The Islamic students’ society at the London university attended by the militant known as Jihadi John is dominated by hardline, ultra-conservative believers who refuse to even speak with female Muslim staff members, according to an independent report into inclusion among students at the institution.
Complaints about the conduct of the University of Westminster Islamic society, some from other Muslims, tended to be ignored or underplayed because staff and student unions officials were worried about appearing Islamophobic, the inquiry found.
Members of the society itself acted as “apostles of a self-contained faith, concerned very largely with matters of religious orthodoxy and perceived heresy”, according to the four-strong inquiry panel, who included the historian Lord Kenneth Morgan and Fiyaz Mughal, a former adviser to Nick Clegg on interfaith matters.
Their report found university officials tacitly tolerated a “sometimes hostile or intimidatory” attitude to women on the campus, calling this “totally unacceptable”. Islamic society committee members would refuse to engage with female Muslim staff, the panel were told, obliging these to seek help from male colleagues to communicate with the group.
Westminster commissioned the report into its balance between free speech and diversity in the wake of concerns about extremism on its campuses, including the revelation in February that the British Islamic State militant Mohammed Emwazi was a graduate of the university.
Emwazi, known as Jihadi John, was named as the masked figure who appeared in a series of Isis videos in which British, US and other hostages were beheaded.
Following the identification of Emwazi the Westminster Islamic society cancelled a planned address by Sheikh Haitham al-Haddad, a preacher who has reportedly described homosexuality as a scourge and a criminal act.
However, a recording has emerged of Hadded addressing a 2013 event at the university, in which he talked of a future in which Islam was dominant. He said: “Once we as Muslims become one of the superpowers of the world, justice will prevail. Everyone will enjoy the benefits of Islam.”
The panel’s report was released more than a week ago, but has not been publicised by the university and remains on a hard-to-locate part of its website.
Mughal, who now runs the Faith Matters thinktank, said the Islamic society could not necessarily be called extremist, as there was no evidence that its members fomented hatred, for example against Jewish or LGBT students. However, he said, it appeared dominated by men espousing very conservative views on matters like correct dress and faith.

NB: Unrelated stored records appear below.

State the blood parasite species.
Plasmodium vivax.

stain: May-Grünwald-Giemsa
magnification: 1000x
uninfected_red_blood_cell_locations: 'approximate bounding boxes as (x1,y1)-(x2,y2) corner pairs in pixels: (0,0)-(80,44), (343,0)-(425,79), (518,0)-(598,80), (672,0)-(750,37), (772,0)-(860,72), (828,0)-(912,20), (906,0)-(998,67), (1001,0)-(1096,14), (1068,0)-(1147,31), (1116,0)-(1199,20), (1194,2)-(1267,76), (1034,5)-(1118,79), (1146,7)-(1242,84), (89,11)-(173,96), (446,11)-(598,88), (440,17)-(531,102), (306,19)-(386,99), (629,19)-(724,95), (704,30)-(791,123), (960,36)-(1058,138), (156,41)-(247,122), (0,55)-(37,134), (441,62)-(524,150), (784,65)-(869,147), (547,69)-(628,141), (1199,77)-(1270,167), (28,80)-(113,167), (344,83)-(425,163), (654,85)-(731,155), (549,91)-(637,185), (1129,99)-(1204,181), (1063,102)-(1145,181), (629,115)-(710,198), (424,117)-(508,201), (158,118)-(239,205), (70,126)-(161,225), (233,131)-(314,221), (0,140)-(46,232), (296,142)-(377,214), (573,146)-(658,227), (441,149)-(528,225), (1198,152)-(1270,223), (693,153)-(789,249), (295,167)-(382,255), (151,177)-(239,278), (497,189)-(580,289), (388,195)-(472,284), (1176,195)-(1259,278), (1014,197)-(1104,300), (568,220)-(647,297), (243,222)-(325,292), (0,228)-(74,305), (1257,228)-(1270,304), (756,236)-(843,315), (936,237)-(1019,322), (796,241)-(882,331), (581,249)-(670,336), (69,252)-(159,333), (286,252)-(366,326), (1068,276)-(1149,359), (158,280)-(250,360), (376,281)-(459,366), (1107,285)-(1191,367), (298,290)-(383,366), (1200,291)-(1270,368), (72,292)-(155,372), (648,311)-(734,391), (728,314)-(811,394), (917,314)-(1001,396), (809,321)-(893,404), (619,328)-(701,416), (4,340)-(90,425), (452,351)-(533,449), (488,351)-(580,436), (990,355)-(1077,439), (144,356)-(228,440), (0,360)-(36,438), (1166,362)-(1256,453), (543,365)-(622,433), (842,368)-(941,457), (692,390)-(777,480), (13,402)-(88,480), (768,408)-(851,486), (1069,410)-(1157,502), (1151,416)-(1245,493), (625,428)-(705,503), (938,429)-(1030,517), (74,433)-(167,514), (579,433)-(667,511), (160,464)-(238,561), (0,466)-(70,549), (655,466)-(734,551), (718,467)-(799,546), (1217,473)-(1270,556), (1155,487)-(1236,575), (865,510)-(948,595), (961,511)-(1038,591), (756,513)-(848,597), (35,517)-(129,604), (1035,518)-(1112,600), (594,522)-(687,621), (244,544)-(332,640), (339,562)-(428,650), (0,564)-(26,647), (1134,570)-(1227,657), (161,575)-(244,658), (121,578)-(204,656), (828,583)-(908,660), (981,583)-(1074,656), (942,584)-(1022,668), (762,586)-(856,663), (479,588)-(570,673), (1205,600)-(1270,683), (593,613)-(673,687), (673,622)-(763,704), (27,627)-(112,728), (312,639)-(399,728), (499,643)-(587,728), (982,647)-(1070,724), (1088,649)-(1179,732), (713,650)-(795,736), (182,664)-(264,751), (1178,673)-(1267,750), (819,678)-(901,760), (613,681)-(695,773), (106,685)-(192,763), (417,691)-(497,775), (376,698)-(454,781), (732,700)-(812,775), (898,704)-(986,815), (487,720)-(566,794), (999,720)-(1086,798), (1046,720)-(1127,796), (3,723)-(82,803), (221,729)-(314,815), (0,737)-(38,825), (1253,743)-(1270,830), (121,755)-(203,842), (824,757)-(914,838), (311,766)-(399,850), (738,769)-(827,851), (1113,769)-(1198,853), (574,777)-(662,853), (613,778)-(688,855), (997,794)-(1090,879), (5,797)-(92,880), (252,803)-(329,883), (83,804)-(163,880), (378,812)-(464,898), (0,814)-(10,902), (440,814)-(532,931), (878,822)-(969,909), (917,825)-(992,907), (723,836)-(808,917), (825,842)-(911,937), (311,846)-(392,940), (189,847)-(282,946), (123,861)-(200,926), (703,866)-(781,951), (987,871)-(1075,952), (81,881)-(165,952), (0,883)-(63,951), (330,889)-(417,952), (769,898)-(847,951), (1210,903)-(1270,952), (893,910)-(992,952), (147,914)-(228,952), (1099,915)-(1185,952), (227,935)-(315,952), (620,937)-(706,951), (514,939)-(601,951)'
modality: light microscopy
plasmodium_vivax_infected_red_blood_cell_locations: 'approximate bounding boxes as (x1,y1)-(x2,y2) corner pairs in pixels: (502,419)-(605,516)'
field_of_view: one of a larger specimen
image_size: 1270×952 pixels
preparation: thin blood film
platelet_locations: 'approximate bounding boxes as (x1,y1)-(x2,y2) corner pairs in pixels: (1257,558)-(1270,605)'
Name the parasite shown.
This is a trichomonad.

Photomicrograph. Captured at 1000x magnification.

“It’s not a breeding ground for extremism, but it’s a breeding ground for very ultra-conservative views,” he said. “The question has to be asked, in a modern pluralistic society where information is changing the way we think rapidly, how is that healthy and how will those students be able to relate in the world we are in?”
University of Westminster staff were doing the best they could to balance the competing needs of an institution with more than 150 nationalities among its 20,000 students, Mughal said, but had clearly made mistakes, notably in allowing the “far too divisive” al-Haddad to speak.
The report found the university tended to be wary of taking action against a particular group for fear of seeming prejudiced. It said: “For example, the panel heard repeatedly that action over concerns about the conduct of the Islamic society had not been taken for fear of appearing Islamophobic.”